Tuberous sclerosis is a rare genetic multisystem disorder that is typically apparent shortly after birth but may present in adulthood. The disorder may be characterized by episodes of uncontrolled electrical activity in the brain (seizures); mental retardation; distinctive skin abnormalities (lesions); and benign (noncancerous), tumor-like nodules (hamartomas) of the brain, certain regions of the eyes (e.g., retinas), the heart, the kidneys, the lungs, or other tissues or organs. In addition, many affected individuals may have cyst-like areas within certain skeletal regions, particularly bones of the fingers and toes (phalanges). Characteristic skin lesions include sharply defined areas of decreased skin coloration (hypopigmentation) that may develop during infancy and relatively small reddish nodules that may appear on the cheeks and nose beginning at approximately age four. These reddish lesions eventually enlarge, blend together (coalesce), and develop a wart-like appearance (sebaceous adenomas). Additional skin lesions may also develop, including flat, "coffee-colored" areas of increased skin pigmentation (café-au-lait spots); benign, fibrous nodules (fibromas) arising around or beneath the nails; or rough, elevated, "knobby" lesions (shagreen patches) on the lower back. Approximately 30 percent of individuals with tuberous sclerosis develop pulmonary lymphangioleiomyomatosis. Tuberous sclerosis results from changes (mutations) in a gene or genes that may occur spontaneously (sporadically) for unknown reasons or be inherited as an autosomal dominant trait. Most cases represent new (sporadic) gene mutations, with no family history of the disease. (For more information on this disorder, choose "tuberous sclerosis" as your search term in the Rare Disease Database.)
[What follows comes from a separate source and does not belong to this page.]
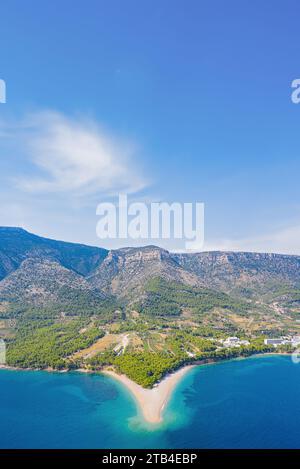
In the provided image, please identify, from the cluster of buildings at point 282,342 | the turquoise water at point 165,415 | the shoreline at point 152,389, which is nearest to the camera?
the turquoise water at point 165,415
Langerhans cell histiocytosis (LCH) is a rare spectrum of disorders characterized by overproduction (proliferation) and accumulation of a specific type of white blood cell (histiocyte) in the various tissues and organs of the body (lesions). The appearance of LCH in the lungs may have similarities to LAM on CT scans. (For more information on this disorder, choose "Langerhans cell histiocytosis" as your search term in the Rare Disease Database.)

Standard Therapies

Diagnosis
The diagnosis of LAM may be confirmed by a thorough clinical evaluation that includes a detailed patient history and a variety of specialized tests including radiographic (x-ray) studies, lung function tests, and/or surgical removal and microscopic study of affected tissue (biopsy). In about 80 percent of people with LAM, CT studies reveal cysts in the lungs in or around one or both lungs (pleural effusion). CT studies of the abdomen may reveal angiomyolipomas or lymphangioleiomyomas that support a diagnosis of LAM.
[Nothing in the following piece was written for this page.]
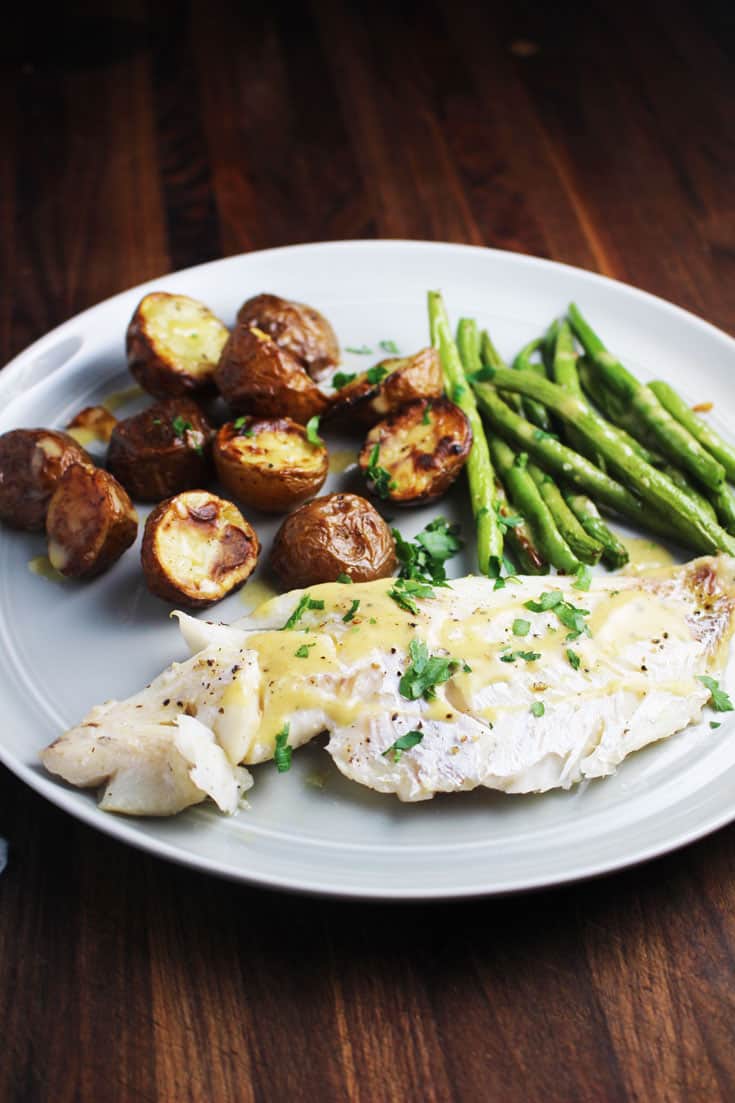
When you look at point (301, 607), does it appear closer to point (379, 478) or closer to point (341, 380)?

Surgical open lung biopsy is one definitive way to confirm the diagnosis of LAM. These biopsy tissue samples verify the presence of LAM cells.

Treatment
The treatment of LAM is directed toward the specific symptoms that are apparent in each individual. Fluid accumulation in the lungs (pleural effusion) may be drained by means of a surgically implanted shunt or tube. The surgical insertion of a sterile irritant (such as the antibiotic oxycycline) into the space surrounding the lungs can help to fuse the lung to the chest wall and reduce fluid accumulation around the lungs. Drugs that temporarily widen the bronchial tubes (bronchodilators) may help to alleviate breathing difficulties (asthma-like symptoms) in some cases. Supplemental oxygen should be administered as needed.
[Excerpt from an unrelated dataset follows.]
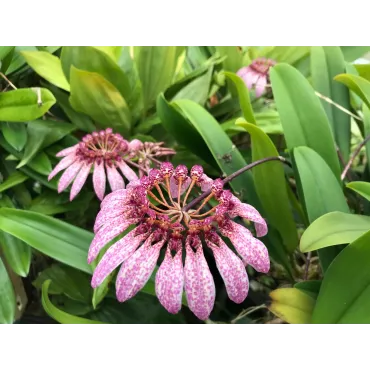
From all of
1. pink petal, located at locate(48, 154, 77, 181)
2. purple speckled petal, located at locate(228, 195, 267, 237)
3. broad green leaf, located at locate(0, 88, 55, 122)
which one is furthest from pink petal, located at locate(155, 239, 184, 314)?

Because LAM occurs most often in young women of childbearing age, researchers have speculated that female hormones such as estrogen play a role in the development of the disorder. A link between LAM and female hormones has not been proven. However, many physicians have explored the use of agents that lower the production or effects of estrogen in the body. The results have varied greatly among individuals. Such agents may include medroxyprogesterone acetate. Some affected individuals have experienced symptomatic improvement while on this medication, especially those with recurrent chylous lung effusions, but routine use is not recommended because of significiant side effects. Estrogen-containing medications and dietary supplements should be discontinued in patients with LAM.

A fat replacement diet may or may not be beneficial for some women with chylothorax associated with LAM. Surgical removal of abdominal angiomyolipomas may be necessary in cases where these growths cause bleeding and pain. The initial recommendation is for the angiomyolipoma to be embolized, a procedure that may lead to necrosis of the lesion.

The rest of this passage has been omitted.